A critique on Data Catalog, and the future of knowledge management
Ananth, very nicely written article. Data catalog / hub (whatever name we give) is always a gigantic data integration effort. In my opinion, even pre-modern era was no different. There were too metadata producers.
When I initiated WhereHows project project in 2013 at LinkedIn, we had at least 3 orchestration engines - Azkaban, Appworx (UC4) & Informatica. Then data moved through HDFS into MPP database with some of the heavy lifting ETL happening in Java map-reduce, Pig and finally Teradata SQL (final aggregation) ending up with reports using MicroStrategy and Tableau.
I give the example of Google Map - it is a wonderful application not just because it helps me to get from a source (one data entity) to a destination (another data entity) but can superimpose nearby coffee shops with ratings when I need to wait somewhere. Often bare backbone data lineage may not be able to answer all questions. What I noticed at LinkedIn, data lineage mashed with process lineage (which pipelines / tasks where involved in the transformations, pattern of data volume that they carry everyday) provide interesting insights for support, operational excellence, initial troubleshooting etc
We kept extending this notion to source code repository because we needed to know the code owners, who made latest changes etc. To complicate the scenario, some metadata producers like UC4, Informatica were very proprietary in nature - so yes, it was a very large, complex and fragile data integration project and we needed to remember breakage anywhere would make the lineage graph unusable.
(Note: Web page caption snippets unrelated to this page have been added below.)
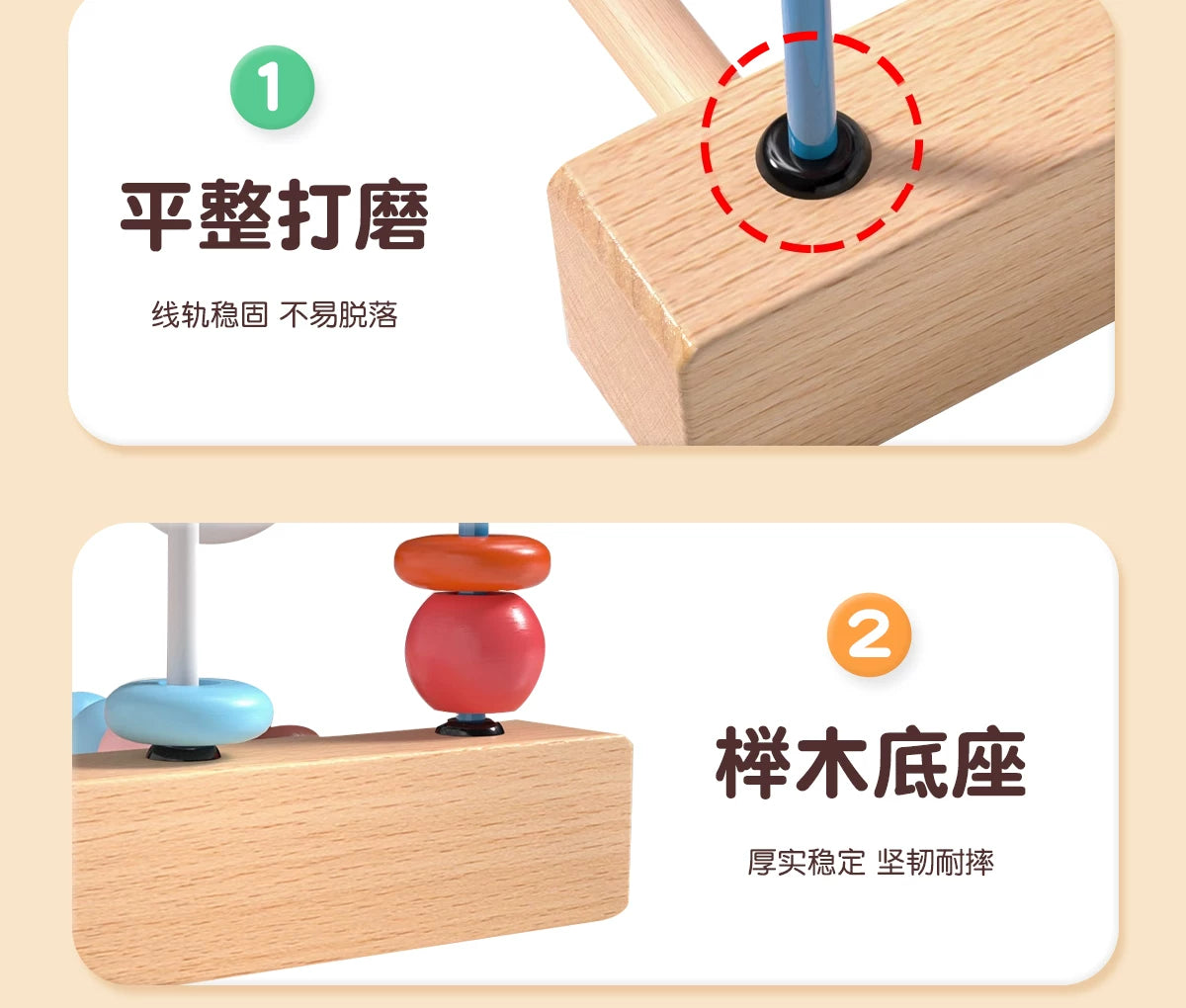 Children's Wooden Multi-Functional Threading Large Bead Color Recognition Early Education Building Blocks Matching Parent-Child Interactive Educational Toys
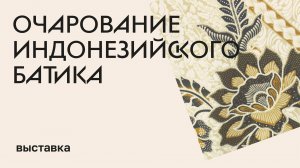 Очарование индонезийского батика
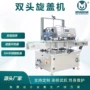 双头多功能定制智能旋盖机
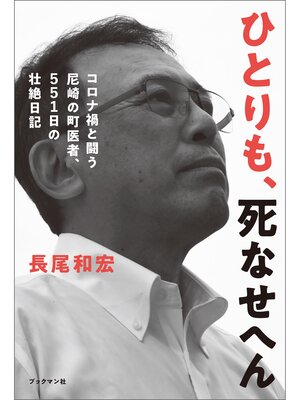 cover image of ひとりも、死なせへん　　コロナ禍と闘う尼崎の町医者、551日の壮絶日記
I like Kendall Willets' comment "the data catalog brings out the inner bureaucrat in all of us"... A data catalog can no longer just be internal wikidata (although documentation is still an important aspect of data governance)... I am co-founder of DAWIZZ, a company that publishes 'MyDataCatalogue' a data catalog which finally after 6 years has become more of a data discovery platform in structured data sources (databases, APIs, . . .) and in unstructured data sources (files, messaging, . . .). We usually say that we create additional metadata from the data itself
We have a project like this currently, and it gives me a very vintage feel, like the data dictionaries of yesteryear. It offers all the accuracy and freshness of software documentation, and it's bringing out the inner bureaucrat in all of us (or at least our data architecture group).
One difference that newer analytics stacks have is that they're often the primary store for event data; there's a tight loop with the product manager or analyst defining the events, devs deploying instrumentation to collect them, and the PM consuming them in the analytics store. The meaning and validity of the data changes very quickly in this situation, but it's easy to evolve if the cost of releasing and measuring is minimized.
I would bet a catalog would be out of date at least 95% of the time in this environment, for a number of reasons. For one instrumentation is often wrong; it has to be tested and debugged just to match the design. It also goes obsolete without being removed; it's a small tech debt that's often worth ignoring. And lastly, frequent releases are unlikely to be coordinated with catalog updates.
Data catalogs (or lineage, metadata, and definition) are most useful when generated automatically. +1 to the idea of adding catalog integration and identification features into existing tools, focused on:
1) who owns it
2) what does it do
3) does it depend on anything else
I still question myself each day when I chase Data Catalogs or the idea of selling it to the customers. Data Catalogs as a concept is complex for modern stack, one should only extract inspiration to draw metadata for modern stack and Contracts have no doubt proved effective tool, yet there is no solution for drawing those contracts quickly with existing pipelines, would love to be corrected here!!
Data Catalogs never delivered on their promise. It's time for them to go the way of the dinosaur.
I think it depends what is the usage intended. For analyst to find "interesting" tables.. - hard.
For system owners and de to manage and govern the eco system (who owns what.. lineage/dependencies.. etc..) - very important and does the job.